▶ [SET TASK 1]:
Return the part of the press release starting at "Los Angeles, California" and ending at "plate reading tools.", copied word for word.
▶ [SET TASK 2]:
Answer these questions from the press release on license plate reading technology:
(a) Which outlet ran the article that Jeff Haire points to?
(b) Where is the processor that compares captured plate numbers to a database?
(c) In what regard does Haire say the subject has remained controversial?
▶ [SET TASK 3]:
Say whether each statement agrees with the press release on license plate reading technology, and support each answer with the deciding words from it.
(a) The plate reading system also takes a photo of the vehicle.
(b) Haire says the same technology is available only to law enforcement.
(c) The release is dated August 12, 2013.

▶ [EXCERPT]:

Los Angeles, California (PRWEB) August 12, 2013
As a professional who is dedicated to improving law enforcement, reducing crime and enhancing communities, Jeff Haire is an advocate of new tools and resources that can help achieve these goals. As such, Haire points to a recent article from CBS Local that highlights how technology may improve the law enforcement experience, specifically through license plate reading tools.
The article explains the benefit of plate reading technology and states, “[This] system automatically captures license plate numbers and compares them to a database through a processor in the trunk, making it easy to track down suspects, stolen vehicles and even abducted children. The computer snaps a photo, too, so police know which vehicle to pursue.”
Jeff Haire responds, “Plate reading technology has definitely made law enforcement more efficient, but the subject has remained controversial, especially in regards to privacy, so only time will tell how widespread these kinds of resources will become.”
Apart from technology used in the day-to-day operations of law enforcement professionals, Jeff Haire notes that the progress is a double-sided coin. He states, “While the advancement of technology can help law enforcement professionals gain better insight on criminal activity and effectively prevent it, it is essential to note that much of the same technology is available to those committing crimes.”

▶ [DATA SECTION]:
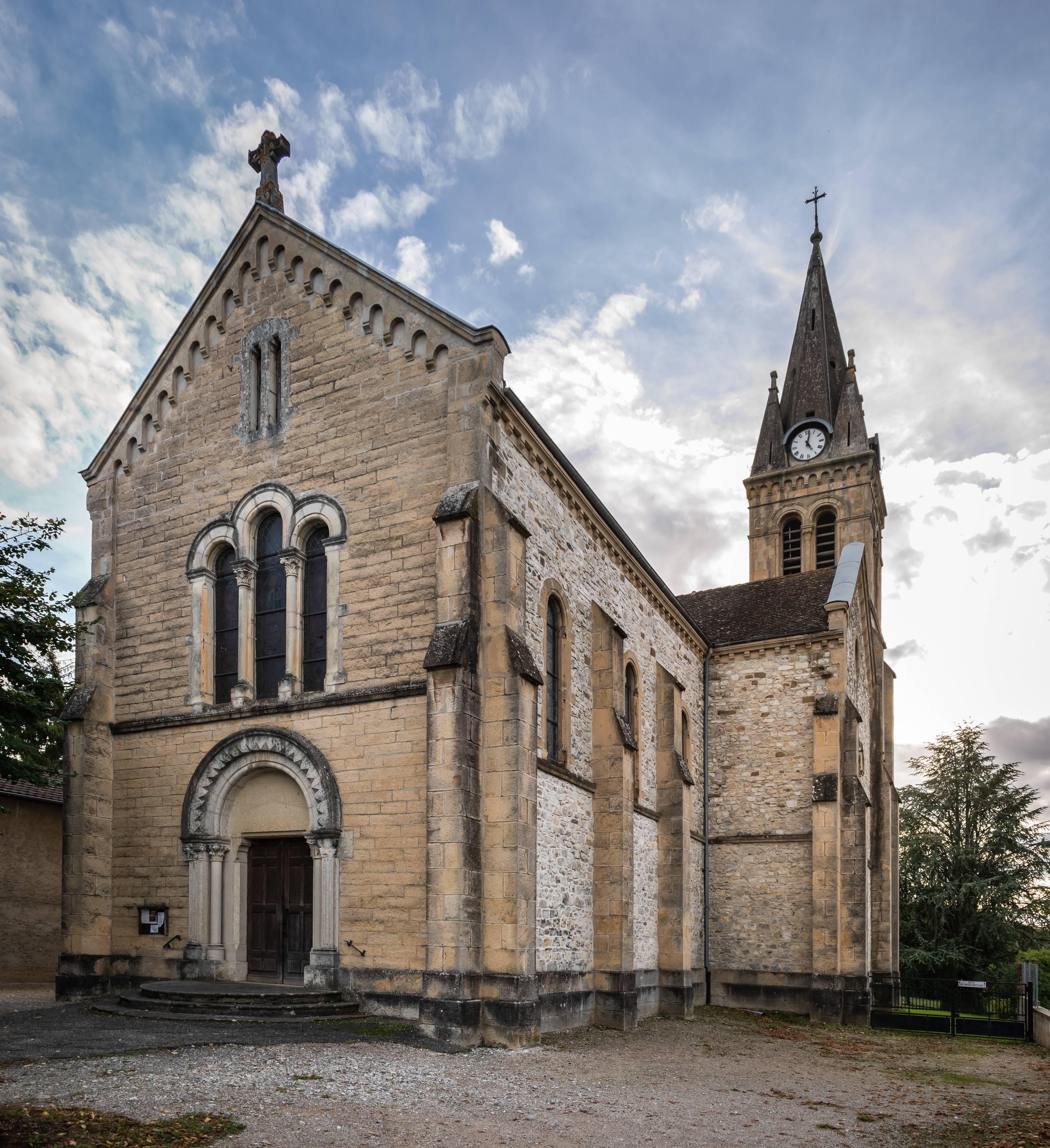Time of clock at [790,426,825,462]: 5:02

▶ [FULL ANSWER 1]:
Los Angeles, California (PRWEB) August 12, 2013
As a professional who is dedicated to improving law enforcement, reducing crime and enhancing communities, Jeff Haire is an advocate of new tools and resources that can help achieve these goals. As such, Haire points to a recent article from CBS Local that highlights how technology may improve the law enforcement experience, specifically through license plate reading tools.

▶ [FULL ANSWER 2]:
(a) CBS Local
(b) In the trunk
(c) Privacy

▶ [FULL ANSWER 3]:
(a) Yes: "The computer snaps a photo, too, so police know which vehicle to pursue."
(b) No: "much of the same technology is available to those committing crimes."
(c) Yes: "Los Angeles, California (PRWEB) August 12, 2013"